Barney Kilgore

1945 – Barney Kilgore is named president of Dow Jones & Co.

The newspaper, if it were to survive the lean years after the crash, needed to change its focus. And a young journalist named Barney Kilgore was the person to handle the task. Kilgore had been hired to work at The Journal directly out of DePauw University in 1929, and after a few months in New York was moved to the San Francisco office. He immediately gained a reputation for the thoroughness of his reporting, primarily because he checked what banks were reporting for their profits in their press releases with what was reported in their audited statements and noticed some large discrepancies. Kilgore returned to New York after writing the newspaper’s first front-page feature story and was assigned to write the story about the newspaper’s reporters taking bribes. In 1935, he went to run the Washington bureau, where he developed a popular feature called “The Washington Wire.” His fame grew when President Franklin Roosevelt, at a press conference, told other reporters to read Kilgore’s stories if they wanted to understand part of his New Deal policies. By 1941, Kilgore was back in New York and running the newspaper as managing editor. Barron’s descendants, who had thought about shutting the paper to stem its losses, listened and agreed with Kilgore’s radical plan to save the newspaper whose name reminded everyone of what had caused the Great Depression.

Vermont Royster

 

Kilgore, along with editor Casey Hogate, wanted to make the newspaper the first to be delivered across the country, transmitted the newspaper’s pages by new technology. To make the newspaper appeal to readers across the United States , Kilgore decided to radically change the content of the newspaper. It would no longer be “The newspaper for the investor,” as its slogan developed in 1903 noted. The Journal would be a mainstream newspaper that specialized in news about business and finance but also included news and information that anyone would want. A 1978 Dow Jones executive committee report noted that Kilgore’s long-range plan to overhaul the newspaper was the first in the company’s history and “was based on the belief that never again in the foreseeable future would the financial industry provide the type of market which would support a first-class daily newspaper.”

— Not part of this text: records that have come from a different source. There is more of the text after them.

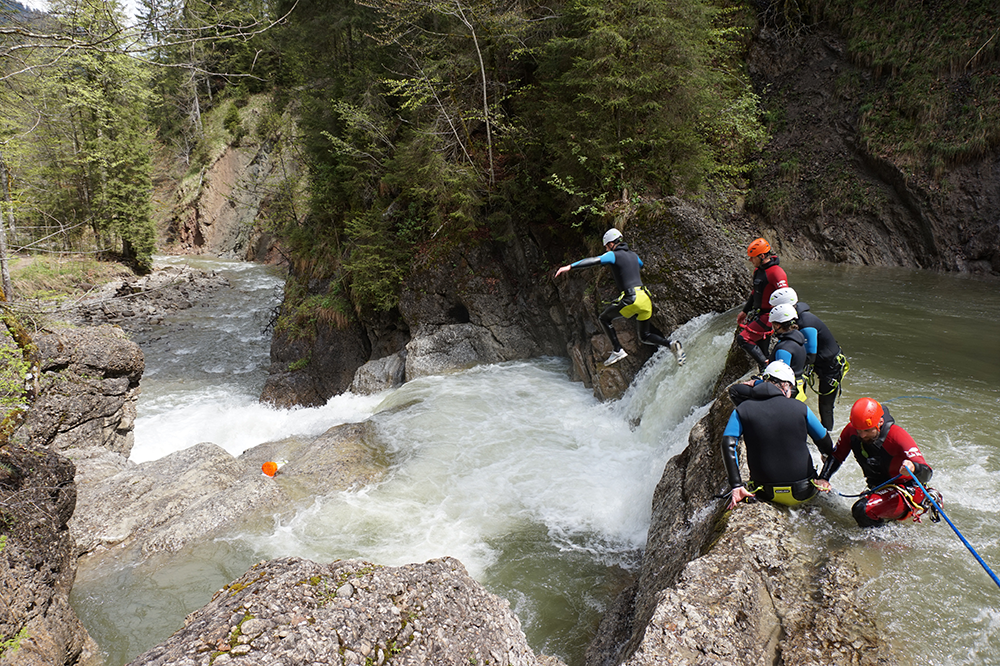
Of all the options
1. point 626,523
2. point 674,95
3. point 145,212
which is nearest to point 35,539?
point 626,523

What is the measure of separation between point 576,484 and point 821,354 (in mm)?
3814

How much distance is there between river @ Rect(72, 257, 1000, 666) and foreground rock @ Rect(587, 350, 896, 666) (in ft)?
0.77

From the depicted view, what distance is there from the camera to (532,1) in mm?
14156

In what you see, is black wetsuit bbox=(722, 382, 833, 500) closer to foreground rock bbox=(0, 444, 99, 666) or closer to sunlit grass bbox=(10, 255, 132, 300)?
foreground rock bbox=(0, 444, 99, 666)

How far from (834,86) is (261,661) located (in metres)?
24.7

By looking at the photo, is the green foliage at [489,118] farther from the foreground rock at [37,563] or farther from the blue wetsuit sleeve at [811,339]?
the foreground rock at [37,563]

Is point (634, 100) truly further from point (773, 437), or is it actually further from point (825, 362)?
point (773, 437)

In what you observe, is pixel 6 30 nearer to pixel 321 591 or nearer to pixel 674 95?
pixel 321 591

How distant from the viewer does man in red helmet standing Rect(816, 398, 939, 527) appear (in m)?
3.96

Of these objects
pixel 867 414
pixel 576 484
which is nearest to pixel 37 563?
pixel 576 484

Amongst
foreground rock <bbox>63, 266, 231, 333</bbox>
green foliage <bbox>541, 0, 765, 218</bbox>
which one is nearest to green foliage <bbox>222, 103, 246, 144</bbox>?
foreground rock <bbox>63, 266, 231, 333</bbox>

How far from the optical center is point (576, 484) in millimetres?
7781

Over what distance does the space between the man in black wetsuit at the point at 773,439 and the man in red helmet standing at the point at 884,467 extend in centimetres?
27

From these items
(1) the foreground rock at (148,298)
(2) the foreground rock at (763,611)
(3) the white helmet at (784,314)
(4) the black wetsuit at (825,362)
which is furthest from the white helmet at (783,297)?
(1) the foreground rock at (148,298)
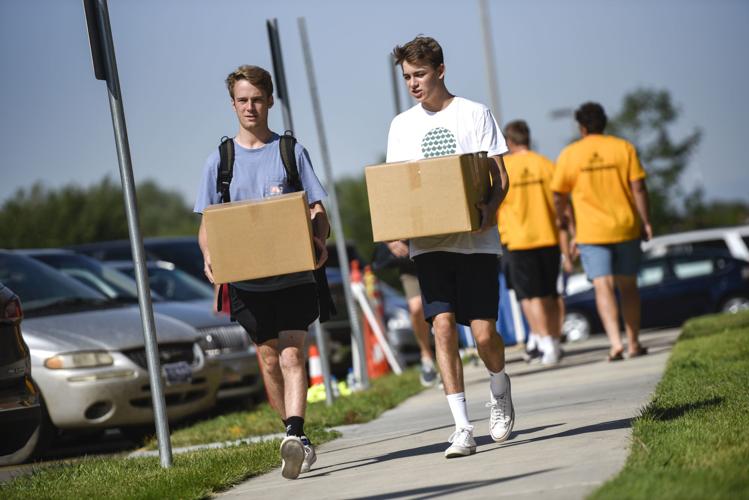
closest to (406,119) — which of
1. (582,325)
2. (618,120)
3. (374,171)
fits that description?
(374,171)

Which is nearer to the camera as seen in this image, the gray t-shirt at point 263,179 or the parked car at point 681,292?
the gray t-shirt at point 263,179

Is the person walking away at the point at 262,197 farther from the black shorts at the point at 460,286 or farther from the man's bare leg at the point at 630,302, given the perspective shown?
the man's bare leg at the point at 630,302

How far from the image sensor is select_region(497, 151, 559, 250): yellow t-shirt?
12.1 meters

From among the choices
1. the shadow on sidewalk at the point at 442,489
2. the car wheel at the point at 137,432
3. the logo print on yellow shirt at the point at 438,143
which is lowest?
the car wheel at the point at 137,432

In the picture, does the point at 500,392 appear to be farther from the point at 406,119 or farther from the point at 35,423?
the point at 35,423

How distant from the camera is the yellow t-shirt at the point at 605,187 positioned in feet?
37.8

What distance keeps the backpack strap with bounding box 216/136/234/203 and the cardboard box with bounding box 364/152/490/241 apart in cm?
76

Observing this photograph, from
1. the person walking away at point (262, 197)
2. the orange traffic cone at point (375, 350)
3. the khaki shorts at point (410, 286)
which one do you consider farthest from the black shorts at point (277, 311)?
the orange traffic cone at point (375, 350)

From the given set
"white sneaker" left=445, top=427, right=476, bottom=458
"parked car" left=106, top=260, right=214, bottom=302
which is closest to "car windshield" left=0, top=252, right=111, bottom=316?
"parked car" left=106, top=260, right=214, bottom=302

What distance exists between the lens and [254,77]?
6812mm

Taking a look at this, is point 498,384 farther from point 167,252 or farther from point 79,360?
point 167,252

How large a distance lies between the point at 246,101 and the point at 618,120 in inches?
1653

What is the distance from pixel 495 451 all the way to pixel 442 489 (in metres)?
1.10

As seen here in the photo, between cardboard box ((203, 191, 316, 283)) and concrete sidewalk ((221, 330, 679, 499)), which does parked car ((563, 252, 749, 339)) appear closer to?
concrete sidewalk ((221, 330, 679, 499))
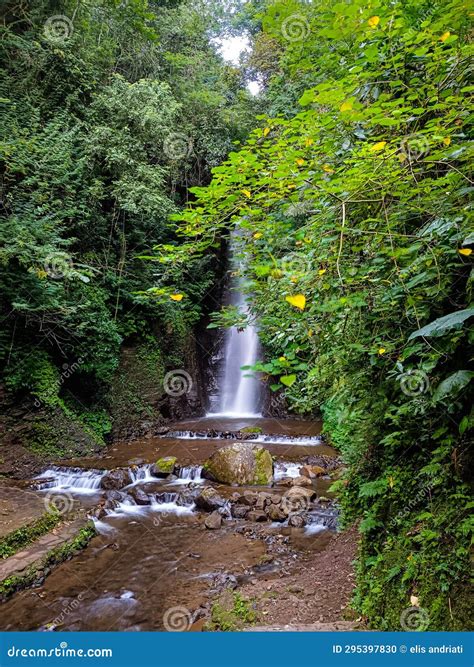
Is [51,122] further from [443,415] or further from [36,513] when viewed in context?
[443,415]

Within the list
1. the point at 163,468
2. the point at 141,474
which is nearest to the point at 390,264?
the point at 163,468

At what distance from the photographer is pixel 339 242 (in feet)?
8.29

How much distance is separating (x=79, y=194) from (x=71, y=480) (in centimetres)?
681

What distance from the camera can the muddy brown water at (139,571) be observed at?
4.32 meters

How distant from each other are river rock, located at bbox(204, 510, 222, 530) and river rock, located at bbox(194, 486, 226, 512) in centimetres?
30

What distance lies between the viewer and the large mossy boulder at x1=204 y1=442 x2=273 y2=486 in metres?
7.97

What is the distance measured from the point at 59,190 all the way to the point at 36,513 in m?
7.28

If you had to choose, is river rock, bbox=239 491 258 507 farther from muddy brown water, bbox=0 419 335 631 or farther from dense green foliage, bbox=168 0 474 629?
dense green foliage, bbox=168 0 474 629

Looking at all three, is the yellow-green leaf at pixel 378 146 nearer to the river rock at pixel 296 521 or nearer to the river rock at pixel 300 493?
the river rock at pixel 296 521

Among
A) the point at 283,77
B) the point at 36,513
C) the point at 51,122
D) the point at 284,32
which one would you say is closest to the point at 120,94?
the point at 51,122

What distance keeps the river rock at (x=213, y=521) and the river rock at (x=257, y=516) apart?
493 mm

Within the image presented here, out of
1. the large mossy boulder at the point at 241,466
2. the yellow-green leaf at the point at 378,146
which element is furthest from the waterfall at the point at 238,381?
the yellow-green leaf at the point at 378,146

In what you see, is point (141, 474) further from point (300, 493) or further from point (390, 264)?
point (390, 264)

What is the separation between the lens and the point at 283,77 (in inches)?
427
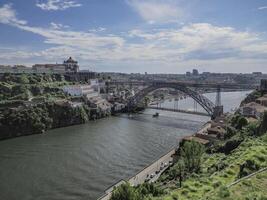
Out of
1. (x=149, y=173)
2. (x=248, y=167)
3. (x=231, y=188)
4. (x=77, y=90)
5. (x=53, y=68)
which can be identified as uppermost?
(x=53, y=68)

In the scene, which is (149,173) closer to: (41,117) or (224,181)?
(224,181)

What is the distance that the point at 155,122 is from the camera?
44375 millimetres

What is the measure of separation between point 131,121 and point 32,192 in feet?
90.1

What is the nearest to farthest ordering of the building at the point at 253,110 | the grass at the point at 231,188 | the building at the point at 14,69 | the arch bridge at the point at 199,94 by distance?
the grass at the point at 231,188
the building at the point at 253,110
the arch bridge at the point at 199,94
the building at the point at 14,69

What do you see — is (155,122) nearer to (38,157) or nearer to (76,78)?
(38,157)

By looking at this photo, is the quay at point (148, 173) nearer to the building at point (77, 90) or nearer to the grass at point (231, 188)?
the grass at point (231, 188)

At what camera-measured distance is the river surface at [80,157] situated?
20234mm

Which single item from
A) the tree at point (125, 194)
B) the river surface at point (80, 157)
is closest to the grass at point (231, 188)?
the tree at point (125, 194)

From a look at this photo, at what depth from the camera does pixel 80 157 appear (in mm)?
26828

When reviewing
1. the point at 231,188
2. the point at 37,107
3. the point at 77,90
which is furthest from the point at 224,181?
the point at 77,90

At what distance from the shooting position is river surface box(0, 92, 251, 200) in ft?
66.4

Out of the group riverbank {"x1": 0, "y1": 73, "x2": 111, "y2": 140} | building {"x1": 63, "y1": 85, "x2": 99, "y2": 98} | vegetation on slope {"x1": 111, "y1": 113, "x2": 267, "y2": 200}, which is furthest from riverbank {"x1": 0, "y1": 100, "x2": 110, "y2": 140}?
vegetation on slope {"x1": 111, "y1": 113, "x2": 267, "y2": 200}

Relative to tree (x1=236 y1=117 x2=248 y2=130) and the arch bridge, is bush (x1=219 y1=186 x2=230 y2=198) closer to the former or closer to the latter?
tree (x1=236 y1=117 x2=248 y2=130)

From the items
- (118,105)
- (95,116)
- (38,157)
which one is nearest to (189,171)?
(38,157)
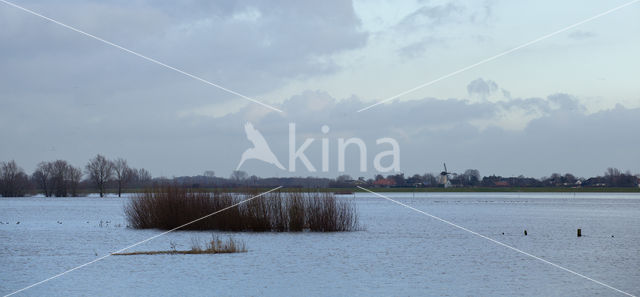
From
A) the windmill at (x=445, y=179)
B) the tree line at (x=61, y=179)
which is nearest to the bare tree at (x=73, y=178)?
the tree line at (x=61, y=179)

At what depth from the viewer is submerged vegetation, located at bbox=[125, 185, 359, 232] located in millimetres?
34719

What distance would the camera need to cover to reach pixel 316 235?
110 ft

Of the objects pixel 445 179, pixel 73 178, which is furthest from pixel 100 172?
pixel 445 179

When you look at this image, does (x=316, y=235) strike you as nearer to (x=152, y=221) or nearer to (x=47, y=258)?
(x=152, y=221)

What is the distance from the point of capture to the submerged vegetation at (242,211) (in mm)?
34719

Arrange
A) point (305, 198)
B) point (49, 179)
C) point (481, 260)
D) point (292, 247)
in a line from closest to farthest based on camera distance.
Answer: point (481, 260) < point (292, 247) < point (305, 198) < point (49, 179)

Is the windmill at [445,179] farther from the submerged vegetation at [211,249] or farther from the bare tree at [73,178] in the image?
the submerged vegetation at [211,249]

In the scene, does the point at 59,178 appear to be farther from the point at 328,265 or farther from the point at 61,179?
the point at 328,265

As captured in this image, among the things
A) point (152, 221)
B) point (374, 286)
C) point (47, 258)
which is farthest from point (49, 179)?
point (374, 286)

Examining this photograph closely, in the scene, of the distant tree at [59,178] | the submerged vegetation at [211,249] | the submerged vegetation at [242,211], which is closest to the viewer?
the submerged vegetation at [211,249]

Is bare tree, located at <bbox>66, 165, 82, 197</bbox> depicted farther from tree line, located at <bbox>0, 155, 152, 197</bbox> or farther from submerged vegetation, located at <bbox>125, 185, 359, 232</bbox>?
submerged vegetation, located at <bbox>125, 185, 359, 232</bbox>

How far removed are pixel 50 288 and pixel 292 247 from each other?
12.1 metres

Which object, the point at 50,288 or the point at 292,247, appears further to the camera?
the point at 292,247

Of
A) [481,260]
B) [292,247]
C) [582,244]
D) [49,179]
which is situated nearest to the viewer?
[481,260]
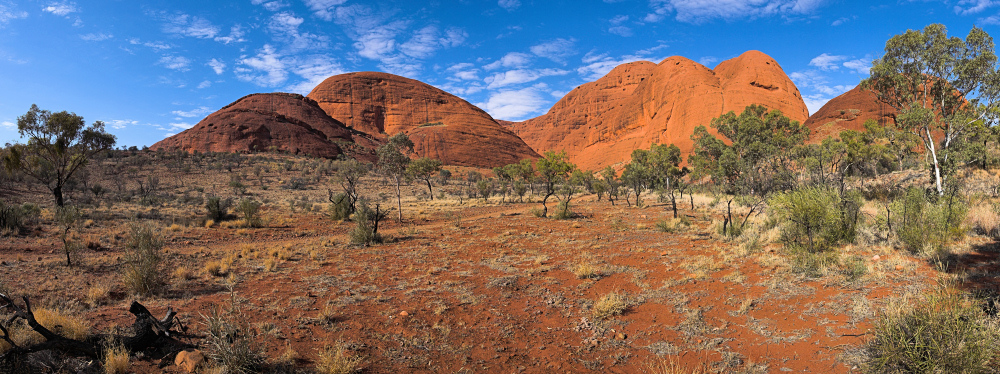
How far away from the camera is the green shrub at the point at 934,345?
327 centimetres

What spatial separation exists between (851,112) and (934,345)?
78.2m

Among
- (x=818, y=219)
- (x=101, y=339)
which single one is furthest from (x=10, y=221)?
(x=818, y=219)

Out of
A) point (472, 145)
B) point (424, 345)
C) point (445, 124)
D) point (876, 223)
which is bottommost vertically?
point (424, 345)

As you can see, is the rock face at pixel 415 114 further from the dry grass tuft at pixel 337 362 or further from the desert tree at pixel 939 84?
the dry grass tuft at pixel 337 362

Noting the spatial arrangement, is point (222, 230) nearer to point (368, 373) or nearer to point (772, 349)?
point (368, 373)

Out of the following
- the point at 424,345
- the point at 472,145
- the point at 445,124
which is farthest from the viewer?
the point at 445,124

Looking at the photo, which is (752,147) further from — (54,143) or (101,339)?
(54,143)

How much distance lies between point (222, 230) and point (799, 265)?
18426 mm

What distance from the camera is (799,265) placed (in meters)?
7.27

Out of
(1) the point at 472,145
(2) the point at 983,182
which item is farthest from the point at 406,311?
(1) the point at 472,145

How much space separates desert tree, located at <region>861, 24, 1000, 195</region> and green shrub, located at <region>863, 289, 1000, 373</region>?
15.3 m

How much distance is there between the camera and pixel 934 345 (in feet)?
11.0

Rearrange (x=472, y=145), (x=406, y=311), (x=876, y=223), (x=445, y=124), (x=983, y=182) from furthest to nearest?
(x=445, y=124) → (x=472, y=145) → (x=983, y=182) → (x=876, y=223) → (x=406, y=311)

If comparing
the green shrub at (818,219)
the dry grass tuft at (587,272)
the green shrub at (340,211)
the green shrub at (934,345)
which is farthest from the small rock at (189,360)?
the green shrub at (340,211)
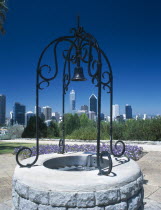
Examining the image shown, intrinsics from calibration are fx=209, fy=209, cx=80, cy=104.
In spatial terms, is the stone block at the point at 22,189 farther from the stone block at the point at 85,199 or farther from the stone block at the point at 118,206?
the stone block at the point at 118,206

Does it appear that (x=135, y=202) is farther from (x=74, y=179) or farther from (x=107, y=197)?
(x=74, y=179)

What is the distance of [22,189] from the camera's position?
104 inches

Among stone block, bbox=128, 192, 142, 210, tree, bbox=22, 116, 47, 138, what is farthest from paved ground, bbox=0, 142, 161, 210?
tree, bbox=22, 116, 47, 138

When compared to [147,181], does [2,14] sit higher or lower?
higher

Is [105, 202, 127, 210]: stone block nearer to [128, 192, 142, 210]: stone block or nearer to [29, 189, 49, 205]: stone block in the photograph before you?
[128, 192, 142, 210]: stone block

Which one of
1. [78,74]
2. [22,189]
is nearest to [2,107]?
[78,74]

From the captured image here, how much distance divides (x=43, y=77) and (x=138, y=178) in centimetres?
216

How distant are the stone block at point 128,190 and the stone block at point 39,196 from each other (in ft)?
2.94

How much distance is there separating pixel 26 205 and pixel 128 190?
1.28 metres

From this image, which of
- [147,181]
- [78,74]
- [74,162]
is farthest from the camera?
[147,181]

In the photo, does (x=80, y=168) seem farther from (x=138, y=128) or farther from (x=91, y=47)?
(x=138, y=128)

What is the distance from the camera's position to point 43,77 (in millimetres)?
3539

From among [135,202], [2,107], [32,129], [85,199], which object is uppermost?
[2,107]

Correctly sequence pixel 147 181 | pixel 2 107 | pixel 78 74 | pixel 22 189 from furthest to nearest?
pixel 2 107 < pixel 147 181 < pixel 78 74 < pixel 22 189
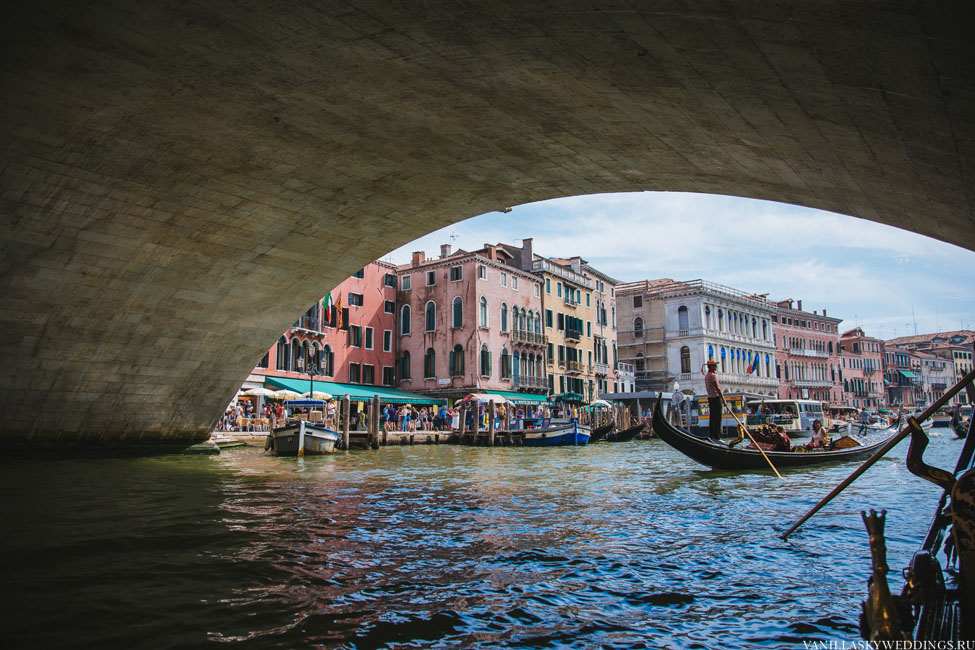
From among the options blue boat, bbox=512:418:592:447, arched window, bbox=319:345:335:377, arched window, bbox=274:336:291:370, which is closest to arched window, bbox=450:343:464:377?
blue boat, bbox=512:418:592:447

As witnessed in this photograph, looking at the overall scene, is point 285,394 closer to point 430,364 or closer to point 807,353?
point 430,364

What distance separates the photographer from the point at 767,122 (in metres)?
6.75

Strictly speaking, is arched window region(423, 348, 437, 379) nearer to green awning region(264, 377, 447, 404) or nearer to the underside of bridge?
green awning region(264, 377, 447, 404)

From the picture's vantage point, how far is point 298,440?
19.9 m

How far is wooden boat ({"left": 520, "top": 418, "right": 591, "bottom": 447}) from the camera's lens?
28547 millimetres

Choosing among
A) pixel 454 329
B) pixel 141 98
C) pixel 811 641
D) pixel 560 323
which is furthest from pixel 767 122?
pixel 560 323

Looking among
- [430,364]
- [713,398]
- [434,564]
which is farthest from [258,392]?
[434,564]

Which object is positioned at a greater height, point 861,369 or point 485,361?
point 861,369

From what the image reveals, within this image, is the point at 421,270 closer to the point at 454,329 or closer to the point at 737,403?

“Barney would talk of how The Journal ought to be – and could be – a national newspaper,” said Vermont Royster, who worked with Kilgore in the Washington bureau and became editor of the paper in 1958. “Business, he said, and the political affairs that affected it, was the one topic of as vital interest to the reader in Omaha as the reader in New York . Why not give each the same important news each day? It was a fantasy, so most of his colleagues thought.” Royster was not all that impressed with the idea.